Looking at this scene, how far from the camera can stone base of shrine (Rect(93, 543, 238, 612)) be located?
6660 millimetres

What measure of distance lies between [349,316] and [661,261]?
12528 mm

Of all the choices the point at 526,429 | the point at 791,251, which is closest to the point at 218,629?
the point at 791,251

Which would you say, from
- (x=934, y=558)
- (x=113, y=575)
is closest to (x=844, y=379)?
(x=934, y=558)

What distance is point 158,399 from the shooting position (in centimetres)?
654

---

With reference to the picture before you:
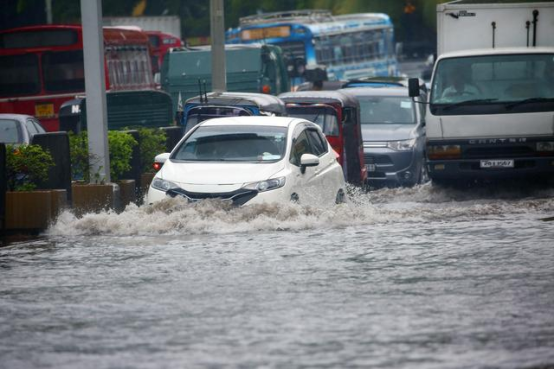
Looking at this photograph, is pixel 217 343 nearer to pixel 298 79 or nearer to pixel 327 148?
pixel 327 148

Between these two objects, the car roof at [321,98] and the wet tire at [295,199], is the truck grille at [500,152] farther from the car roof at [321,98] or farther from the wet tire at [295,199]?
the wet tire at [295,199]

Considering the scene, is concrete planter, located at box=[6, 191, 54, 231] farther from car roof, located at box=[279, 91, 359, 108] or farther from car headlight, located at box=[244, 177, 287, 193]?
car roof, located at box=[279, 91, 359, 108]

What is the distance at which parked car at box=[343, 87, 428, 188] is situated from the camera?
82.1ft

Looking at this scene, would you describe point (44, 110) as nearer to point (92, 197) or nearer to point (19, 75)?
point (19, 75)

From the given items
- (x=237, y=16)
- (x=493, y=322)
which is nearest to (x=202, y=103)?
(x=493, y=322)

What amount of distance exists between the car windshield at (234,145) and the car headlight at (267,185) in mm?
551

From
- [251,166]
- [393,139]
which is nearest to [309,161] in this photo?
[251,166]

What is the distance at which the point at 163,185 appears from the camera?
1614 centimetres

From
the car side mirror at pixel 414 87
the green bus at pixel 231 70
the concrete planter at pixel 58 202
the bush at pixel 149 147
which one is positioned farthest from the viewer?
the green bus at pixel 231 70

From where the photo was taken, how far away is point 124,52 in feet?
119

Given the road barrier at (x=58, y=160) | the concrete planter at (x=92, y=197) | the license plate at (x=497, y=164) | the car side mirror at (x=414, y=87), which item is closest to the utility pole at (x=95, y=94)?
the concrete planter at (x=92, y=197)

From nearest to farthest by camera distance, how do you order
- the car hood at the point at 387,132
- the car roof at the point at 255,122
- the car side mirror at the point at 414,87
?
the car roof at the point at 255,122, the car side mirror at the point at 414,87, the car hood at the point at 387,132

==

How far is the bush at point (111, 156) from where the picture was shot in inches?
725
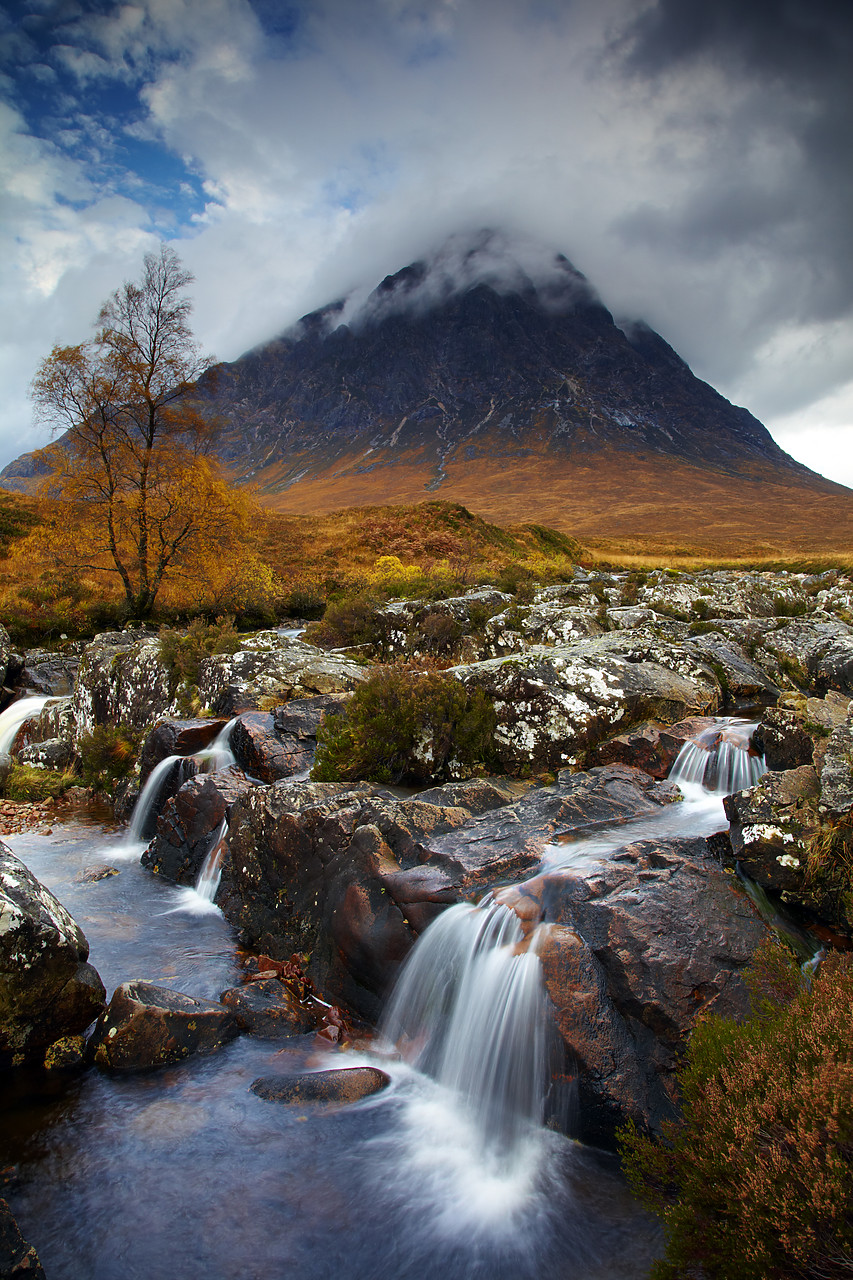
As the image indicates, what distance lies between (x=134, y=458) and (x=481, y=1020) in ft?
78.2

• Written instruction:
Copy the lines from the one that contains "What is the distance at which parked" through the one that contains "the car roof at the point at 255,122, the", inclusive, exactly as they appear.

• Exercise answer:
What is the distance at which parked car at box=[343, 87, 428, 188] is situated from the camera?
82.1ft

Looking at this scene, would you describe point (44, 110) as nearer to point (92, 197) or nearer to point (19, 75)?
point (19, 75)

From the given items
- (x=237, y=16)
- (x=493, y=322)
which is nearest to (x=202, y=103)?
(x=493, y=322)

What amount of distance exists between the car windshield at (234,145) and the car headlight at (267,185) in mm?
551

From
- [251,166]
- [393,139]
which is nearest to [309,161] in this photo?
[251,166]

What is the distance at which the point at 163,185 appears from the camera?
1614 centimetres

From
the car side mirror at pixel 414 87
the green bus at pixel 231 70
the concrete planter at pixel 58 202
the bush at pixel 149 147
which one is positioned farthest from the viewer?
the green bus at pixel 231 70

From where the photo was taken, how far away is point 124,52 in feet?
119

Given the road barrier at (x=58, y=160) | the concrete planter at (x=92, y=197) | the license plate at (x=497, y=164) | the car side mirror at (x=414, y=87), which item is closest to the utility pole at (x=95, y=94)?
the concrete planter at (x=92, y=197)

From nearest to farthest by camera distance, how do you order
- the car hood at the point at 387,132
- the car roof at the point at 255,122
- the car side mirror at the point at 414,87
?
the car roof at the point at 255,122, the car side mirror at the point at 414,87, the car hood at the point at 387,132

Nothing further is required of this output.